Это была катастрофа. Теряя всякое достоинство и уважение к себе, я взвыл, скатился на пол и пополз к двери, чтобы поймать глоток свежего воздуха.

А  дядя Леша долго еще охаживал себя веником, кидал воду на каменку, снова истязался на полке, пока, наконец, не вывалился, красный, как рак, в предбанник.

— В бане веник командир, всех побил и царю не спустил… — сказал он бодро, поправляя фитиль в керосиновом фонаре.

Вихреву было уже за пятьдесят, но вся стать в нем была молодецкой, широкие плечи, мускулистые руки, пресс, как будто он качался каждый день. А вот спина, ноги его были покрыты рваными, давно зарубцевавшимися ранами…

— Что это? — спросил я его несмело.

— Немцы оставили память, — отвечал он нехотя. — Собаками травили…

— Как так? — удивился я.

— Как-нибудь расскажу, не люблю я ворошить прошлое, — сказал он и замер на лавке, опустив плечи…

— Так нельзя, — возразил я. — Нельзя забывать прошлое, хотя бы затем, чтобы оно не вернулось, — сказал я дежурные в этих случаях фразы, но Вихрев воспринял их, как откровение.

— Ладно, пойдем в дом, выпьем после бани пуншику и расскажу… Никому не рассказывал, а тебе расскажу.

5.

…Дрова скоро прогорели. Какое-то время угли еще освещали призрачным мерцающим светом угол бани, но скоро и они подернулись пеплом.

Я потрогал камни. Они были холодны, но я знал, что спустя время они прогреются и отдадут в банное нутро свое тепло, что я смогу дождаться здесь утра. Можно было, не опасаясь угара, закрывать двери.

Я выглянул из предбанника на волю. Моих преследователей уже не было. Но вой их доносился до моего слуха уже со стороны Почаевки. Они могли вернуться в любой момент. Волки не привыкли оставлять добычу и будут преследовать и добирать ее до конца.
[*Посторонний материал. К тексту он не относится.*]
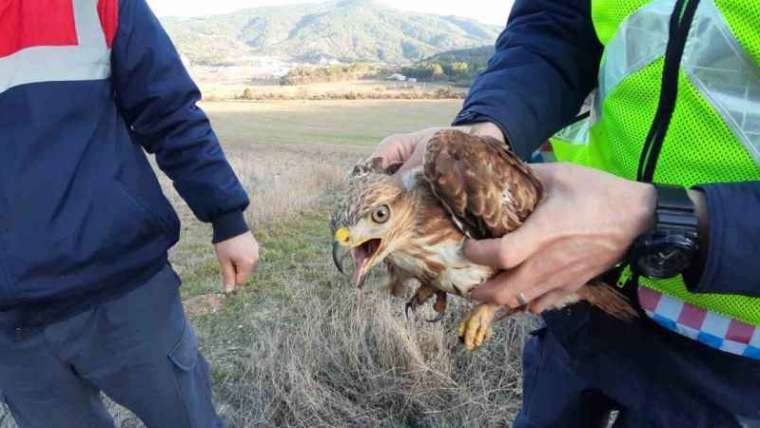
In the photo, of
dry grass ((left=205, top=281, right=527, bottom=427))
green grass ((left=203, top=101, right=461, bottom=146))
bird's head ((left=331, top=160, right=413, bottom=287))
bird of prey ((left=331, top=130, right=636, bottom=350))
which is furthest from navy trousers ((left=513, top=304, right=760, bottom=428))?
green grass ((left=203, top=101, right=461, bottom=146))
Но мне они были уже не страшны. Настанет утро и будет ясно, что делать дальше. Я смел старым веником с полка сажу, забрался на него и растянулся, сунув под голову тощий рюкзак. Волнения и страхи отступили, напряжение ушло, голова моя закружилась, и я провалился в тягучий омутный сон. Время от времени я просыпался, и затуманенный взгляд мой находил в банном окошке волчьи морды. Они выглядывали меня в сумраке бани…
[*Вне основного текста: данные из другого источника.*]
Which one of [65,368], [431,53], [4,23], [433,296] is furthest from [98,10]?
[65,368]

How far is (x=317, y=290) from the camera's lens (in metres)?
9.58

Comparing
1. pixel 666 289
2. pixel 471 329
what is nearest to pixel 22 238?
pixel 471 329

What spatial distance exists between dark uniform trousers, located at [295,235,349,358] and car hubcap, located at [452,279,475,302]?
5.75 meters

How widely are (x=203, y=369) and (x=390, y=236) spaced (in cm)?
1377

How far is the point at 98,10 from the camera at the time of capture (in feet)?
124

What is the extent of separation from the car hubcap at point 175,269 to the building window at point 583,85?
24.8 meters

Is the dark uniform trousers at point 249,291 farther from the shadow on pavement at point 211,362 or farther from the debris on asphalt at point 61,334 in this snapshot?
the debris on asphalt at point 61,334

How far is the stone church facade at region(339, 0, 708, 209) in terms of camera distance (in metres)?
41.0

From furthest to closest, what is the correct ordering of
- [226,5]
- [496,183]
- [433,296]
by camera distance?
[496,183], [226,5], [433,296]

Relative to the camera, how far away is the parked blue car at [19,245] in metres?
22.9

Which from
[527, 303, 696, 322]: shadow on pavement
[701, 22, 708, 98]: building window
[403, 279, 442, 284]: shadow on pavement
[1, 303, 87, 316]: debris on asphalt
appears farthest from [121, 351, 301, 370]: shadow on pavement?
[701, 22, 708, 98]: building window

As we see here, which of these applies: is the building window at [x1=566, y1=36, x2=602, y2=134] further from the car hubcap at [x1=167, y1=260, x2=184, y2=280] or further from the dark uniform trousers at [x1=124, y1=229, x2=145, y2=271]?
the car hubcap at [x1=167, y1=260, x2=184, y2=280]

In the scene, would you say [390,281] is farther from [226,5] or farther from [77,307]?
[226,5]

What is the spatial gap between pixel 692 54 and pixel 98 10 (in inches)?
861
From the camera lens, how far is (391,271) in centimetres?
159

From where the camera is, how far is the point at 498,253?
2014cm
Но я снова проваливался в сон…

Я проснулся, когда было светло, а в банное окно проникали лучи низкого солнца. И тотчас в груди моей закипело радостью и восторгом, как будто не было ночных кошмаров, как будто бы моя жизнь не висела на волоске…

Я вылез из бани, все еще сохранившей остатки тепла, умылся снегом, потянулся, счастливый, оглядывая мир, залитый солнцем… Я подумал, что волки, оставшись без ужина, отлеживались, должно быть, сейчас в своем логове где-нибудь в лесной глуши.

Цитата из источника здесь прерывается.